La nation, c'est le dépassement des ethnies et le refus de l'entre-soi

La nation, c'est le dépassement des ethnies et le refus de l'entre-soi

Les élections sont perçues comme l’un des moments forts de la vie démocratique de tout un pays. Elles permettent aux citoyens de faire leur choix, d’opter pour la continuité ou, au contraire, préférer le changement, en sanctionnant et rendant possible l’alternance politique.

Les Congolais sont appelés aux urnes ce 20 décembre 2023 pour élire leurs représentants.

Que retenons-nous de cette campagne ?

Cette campagne montre le fossé qui sépare la vie politique du reste des Congolais.
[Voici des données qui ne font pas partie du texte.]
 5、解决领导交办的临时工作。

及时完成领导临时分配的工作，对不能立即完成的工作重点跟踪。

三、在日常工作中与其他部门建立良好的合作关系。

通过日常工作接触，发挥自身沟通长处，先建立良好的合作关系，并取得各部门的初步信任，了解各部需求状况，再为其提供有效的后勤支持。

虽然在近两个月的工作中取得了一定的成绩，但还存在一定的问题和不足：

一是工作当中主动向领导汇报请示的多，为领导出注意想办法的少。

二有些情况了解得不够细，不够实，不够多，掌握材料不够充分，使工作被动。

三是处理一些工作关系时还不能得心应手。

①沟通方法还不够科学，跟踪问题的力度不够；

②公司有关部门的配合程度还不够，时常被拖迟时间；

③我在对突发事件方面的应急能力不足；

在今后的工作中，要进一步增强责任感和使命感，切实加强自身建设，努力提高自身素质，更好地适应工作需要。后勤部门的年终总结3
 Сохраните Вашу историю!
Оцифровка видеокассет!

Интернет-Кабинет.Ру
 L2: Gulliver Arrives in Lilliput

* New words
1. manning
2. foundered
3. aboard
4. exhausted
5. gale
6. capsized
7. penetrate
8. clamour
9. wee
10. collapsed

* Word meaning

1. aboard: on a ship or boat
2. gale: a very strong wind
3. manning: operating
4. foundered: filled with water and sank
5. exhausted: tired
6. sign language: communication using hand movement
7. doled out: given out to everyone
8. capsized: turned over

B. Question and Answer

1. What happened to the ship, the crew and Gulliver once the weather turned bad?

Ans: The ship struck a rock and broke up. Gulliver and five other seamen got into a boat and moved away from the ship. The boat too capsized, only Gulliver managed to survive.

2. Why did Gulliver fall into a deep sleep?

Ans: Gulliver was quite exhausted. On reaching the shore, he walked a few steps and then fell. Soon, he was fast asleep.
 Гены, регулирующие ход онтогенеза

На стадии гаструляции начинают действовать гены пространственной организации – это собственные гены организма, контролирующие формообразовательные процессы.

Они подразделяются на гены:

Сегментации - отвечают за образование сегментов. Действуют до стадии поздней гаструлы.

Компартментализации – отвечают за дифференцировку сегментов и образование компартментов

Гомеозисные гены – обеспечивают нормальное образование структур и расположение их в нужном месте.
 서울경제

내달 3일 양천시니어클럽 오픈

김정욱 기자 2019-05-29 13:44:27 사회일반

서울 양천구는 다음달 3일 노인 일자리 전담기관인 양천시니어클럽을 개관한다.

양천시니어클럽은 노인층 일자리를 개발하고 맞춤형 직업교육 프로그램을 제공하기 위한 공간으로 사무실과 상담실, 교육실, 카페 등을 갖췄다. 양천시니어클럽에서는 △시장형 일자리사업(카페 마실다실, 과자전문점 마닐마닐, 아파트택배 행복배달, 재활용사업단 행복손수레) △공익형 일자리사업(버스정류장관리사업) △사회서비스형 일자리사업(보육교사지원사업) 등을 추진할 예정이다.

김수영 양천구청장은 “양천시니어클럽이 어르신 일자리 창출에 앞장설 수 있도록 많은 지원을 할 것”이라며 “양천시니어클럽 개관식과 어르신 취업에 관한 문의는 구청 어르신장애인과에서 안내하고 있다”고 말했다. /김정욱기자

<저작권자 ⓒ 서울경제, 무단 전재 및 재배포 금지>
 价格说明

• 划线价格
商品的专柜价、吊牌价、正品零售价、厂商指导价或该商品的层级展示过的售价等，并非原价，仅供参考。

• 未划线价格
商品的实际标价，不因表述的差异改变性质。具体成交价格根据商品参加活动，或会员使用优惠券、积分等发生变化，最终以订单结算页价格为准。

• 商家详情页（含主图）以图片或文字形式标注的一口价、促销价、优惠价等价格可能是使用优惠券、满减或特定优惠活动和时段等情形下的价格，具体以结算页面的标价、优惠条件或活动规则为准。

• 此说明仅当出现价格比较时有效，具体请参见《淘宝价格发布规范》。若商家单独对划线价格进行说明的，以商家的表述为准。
Les vrais sujets ne sont pas débattus, la tonalité générale de cette campagne révèle deux Congo divisés, qui s’affrontent sur les invectives, les injures, « la Congolité », - et non sur des débats de fonds qui touchent le quotidien des Congolais : la misère de la population, l’usage de l’argent public, sur plus de justice sociale, la démographie, l’aménagement du territoire, les embouteillages, des services publics plus accessibles, le chômage, le pouvoir d’achat, la sécurité, la corruption, la justice etc.

Elle traduit aussi un malaise profond de l’état socio-culturel du pays, l’appartenance à une même Nation est le socle de notre République, si elle vacille, c’est la notion même d’intérêt général qui se déconstruit et, à terme, la possibilité de faire vivre ensemble une communauté qui ne partage plus rien.

Nos candidats sont-ils à la hauteur des enjeux ? Tout Congolais aspire à la députation, du jamais vu ! Pour y faire quoi ?

Il n’y a pas de débat d’idée, de projet contre projet, certains candidats moins connus ou stigmatisés ont de bonnes réflexions et idées qui mériteraient aussi valorisation, des personnalités vertueuses, des intellectuels, des anthropologues, des scientifiques, des sociologues pratiquent l’évitement et n’osent affronter et se prononcer sur des vrais enjeux et réels défis.

La tranche de la population la moins éduquée et instruite occupe le terrain, place aux thuriféraires, flagorneurs, aux journalistes militants et perroquets ; aux artistes musiciens, griots et pasteurs des églises de réveil.

La floraison d’organes de presse (caisse de résonance pour la plupart d’entre eux), la kyrielle de chaînes YouTube sur les réseaux sociaux, l’apparition des chroniqueurs improvisés et peu formés et de nouvelles formes de légitimités (des pasteurs, De Sankara de Kuta, Ngefa), l’irruption du phénomène des communicateurs politiques n’y aident vraiment pas.

Les pouvoirs successifs en place, les partis politiques en général, notamment ceux de l’opposition, ont leur part de responsabilité dans les dérives actuelles. Ils prêchent tous par incohérence et manque de ligne doctrinale et programmatique.

Les médias ne sont pas épargnés, ils ont aussi une part de responsabilité, ils sont accusés de faire trop de place aux polémiques, aux divisions et futilités.

La structuration du jeu politique repose largement sur des considérations mercantiles - l’appât du gain -, ethno-régionales, des affiliations partisanes et des solidarités religieuses ou confessionnelles.

Quels sont les vrais enjeux politiques, économiques et sociaux de la RDC ?

Dans les sociétés organisées, la capacité des dirigeants politiques ou des candidats à satisfaire la demande sociale influencent le vote et les résultats électoraux, à cela, il faut ajouter le rôle des médias dans la prise de conscience et la formation de l’opinion lors des élections.

Plus le citoyen est conscient des enjeux politiques, plus il a une identification partisane et dispose d’une formation lui permettant d’éclairer ses choix.

Malheureusement, les Congolais votent pour une bière, un sac de riz ou tee-shirts à l’effigie d’un candidat.

À ce sujet, tout un chapitre peut être consacré pour traiter les modèles explicatifs du vote en Afrique et l’achat des consciences.

En définitive, comme partout ailleurs, le vote revêt de multiples significations, mais quel que soit le sens que les Congolais attribueront à leur choix, un vote réfléchi et un modèle du choix rationnel sont indispensables pour le développement de la RDC.

Eu égard à la fragilité de nos sociétés, marquées par l’incertitude de son devenir, nos élites politiques, les états-majors politiques, les militants et autres soutiens doivent proscrire la radicalisation verbale comme mode d’expression ou moyen d’action dans la lutte politique, nous devons cultiver la culture de consensus là où la culture des valeurs partagées n’est pas encore fortement enracinée dans nos mœurs politiques.

L’entre-soi, le repli identitaire qui se nourrit de la haine de l’autre est la négation de la RDC comme Nation.